Hardware hackers and security researchers are furious at chip maker FTDI for issuing a silent update that bricks cloned FTDI FT232 [USB to UART] chips.
FTDI used a recent Windows update to deliver the driver update to brick all cloned FTDI FT232s.
On October 24 Fred Dart, CEO of FTDI posted a response to the backlash over its decision to brick cloned chips, as well as having deleted all tweets it had made in response to people on Twitter dating October 22. The company referred to the issue as a 'driver problem.'
The post addressed what FTDI singled out as its "genuine customers" -- maintaining its stance that all users of FTDI chips affected by its actions are knowingly using fakes.
Dart said he acknowledged that silently bricking the chips of its users "caused concern amongst our genuine customer base" and that FTDI did not wish to cause distress "to them" -- yet the post holds no apology for FTDI's actions.
FTDI said,
The recently release driver release has now been removed from Windows Update so that on-the-fly updating cannot occur.
The driver is in the process of being updated and will be released next week.
This will still uphold our stance against devices that are not genuine, but do so in a non-invasive way that means that there is no risk of end user’s hardware being directly affected.
Twitter user John Crouchley asked FTDI for a list of approved sellers, but FTDI declined to help him.
The chip is extremely common on a wide variety of devices and there is no way of knowing which devices have cloned chips -- and the tainted supply chain could hit anyone.
FTDI's surprise new driver reprograms the USB PID to 0, killing the chips instantly.
The hardware hackers at Hack A Day first reported that a recent driver update deployed over Windows Update is bricking cloned versions of the very common FTDI FT232 [USB to UART] chip.
So FTDI showed us that is possible to nuke devices via Windows Update, you just need the right drivers
— xikaos (@xikaos) October 23, 2014
In response to increasing anger and criticism from security researchers on Twitter, FTDI admitted using the remote kill switch and is adamant that this move is necessary to fight counterfeiting.
So, @FTDIChip admitted+defending using Windows Update to brick random people's equipment because it doesn't use FTDI chips. Yes. Literally.
— InfoSec Taylor Swift (@SwiftOnSecurity) October 23, 2014
FTDI says it's not targeting users, but shifts the blame to users in a tweet suggesting users may -- somehow -- knowingly be using cloned chips. In a now deleted tweet from October 22, 2014 @FTDIChip wrote, "@mikelectricstuf FTDI is definitely not targeting end users - if you're unsure if ICs are genuine then please don't use the drivers."
@mikelectricstuf FTDI is definitely not targeting end users - if you're unsure if ICs are genuine then please don't use the drivers.
— FTDIChip (@FTDIChip) October 22, 2014
Companies and individuals who buy and use the chip have had no reason to suspect -- and often, no way of knowing -- they might be getting chips from a cloned batch.
@mikelectricstuf @FTDIChip Exactly this. Consumers can't know if every IC in their devices are genuine or not. Avoiding FTDI from now on.
— Lance Tjessem (@LanceTjessem) October 23, 2014
@EMSL @FTDIChip You're actually saying that if I buy a kit that has an unlicensed FTDI chip in it, I'm a willful cyber-criminal? Really?
— Kevin Fox (@kfury) October 23, 2014
The FTDI FT232 is one of the most common chips on devices with USB-serial port hardware functions. It's used to add a USB serial port to a device or project.
Hack A Day explained, "The FTDI FT232 chip is found in thousands of electronic baubles, from Arduinos to test equipment, and more than a few bits of consumer electronics.

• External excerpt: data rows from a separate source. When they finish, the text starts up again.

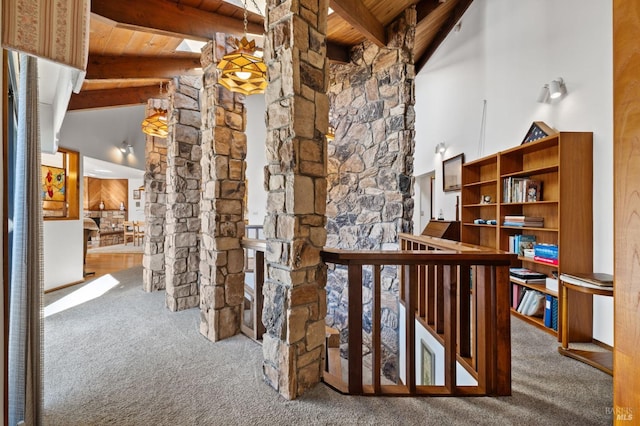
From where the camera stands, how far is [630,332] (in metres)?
0.85

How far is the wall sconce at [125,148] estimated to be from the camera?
6.05 meters

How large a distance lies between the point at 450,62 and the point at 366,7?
107 inches

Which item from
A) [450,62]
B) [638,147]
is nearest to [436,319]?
[638,147]

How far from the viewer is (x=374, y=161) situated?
12.7ft

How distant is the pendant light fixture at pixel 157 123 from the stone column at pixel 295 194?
210cm

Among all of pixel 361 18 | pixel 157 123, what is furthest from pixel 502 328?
pixel 157 123

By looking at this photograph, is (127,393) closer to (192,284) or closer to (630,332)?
(192,284)

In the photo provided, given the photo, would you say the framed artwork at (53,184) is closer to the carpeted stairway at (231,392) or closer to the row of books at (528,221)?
the carpeted stairway at (231,392)

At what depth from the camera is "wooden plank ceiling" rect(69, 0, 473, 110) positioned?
8.61ft

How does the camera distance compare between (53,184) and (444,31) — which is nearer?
(53,184)

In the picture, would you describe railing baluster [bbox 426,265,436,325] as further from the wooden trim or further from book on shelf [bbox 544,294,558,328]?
the wooden trim

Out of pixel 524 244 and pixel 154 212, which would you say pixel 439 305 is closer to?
pixel 524 244

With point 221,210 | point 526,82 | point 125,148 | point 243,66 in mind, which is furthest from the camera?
point 125,148

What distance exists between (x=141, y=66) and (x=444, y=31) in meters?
5.12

It’s a simple chip, converting USB to a serial port."
this is technical, but basically details a chip kill switch used in the wild - "FTDI driver kills fake FTDI FT232": http://t.co/CdIt88lNif
— Robert Marchini (@RobertMarchini) October 23, 2014
The company's evident overreach has created a situation that leaders in the security communities consider unethical and untenable -- it will no doubt damage the company's reputation, and possibly its bottom line.
FTDI has threatened the entire security-critical ecosystem of silent automatic updates. It's not optional to manage this.
— Dan Kaminsky (@dakami) October 23, 2014
We only get @FTDIChip products from reputable channels. But will our future customers assume that? =>Best not to design FTDI products in.
— Evil Mad Scientist (@EMSL) October 23, 2014
Updated October 25 to reflect FTDI's response post.
Updated October 27 with a link to FTDI's deleted tweets saved here.